▶ **RECORDS FOR THE TASK**:
○ ○ ○

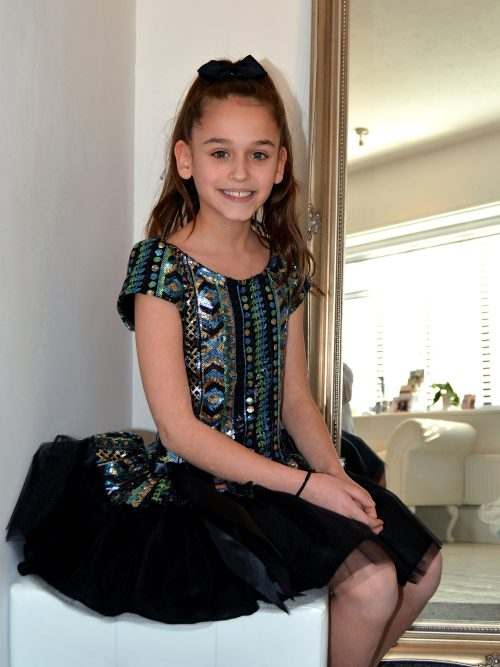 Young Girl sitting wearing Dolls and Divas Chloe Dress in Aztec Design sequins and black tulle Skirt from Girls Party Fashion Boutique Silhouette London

○ ○ ○

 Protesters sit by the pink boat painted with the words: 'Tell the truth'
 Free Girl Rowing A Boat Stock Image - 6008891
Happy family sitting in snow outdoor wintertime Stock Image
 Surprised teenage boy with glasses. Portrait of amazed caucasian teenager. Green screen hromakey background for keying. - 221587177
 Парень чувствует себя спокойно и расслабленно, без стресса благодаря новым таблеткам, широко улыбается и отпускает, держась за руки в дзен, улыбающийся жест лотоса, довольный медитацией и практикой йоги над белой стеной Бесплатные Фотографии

○ ○ ○

▶ **PROMPT**: When a line in the records above contains the word "Stock", copy it.

▶ **EXERCISE RESPONSE**:
 Free Girl Rowing A Boat Stock Image - 6008891
Happy family sitting in snow outdoor wintertime Stock Image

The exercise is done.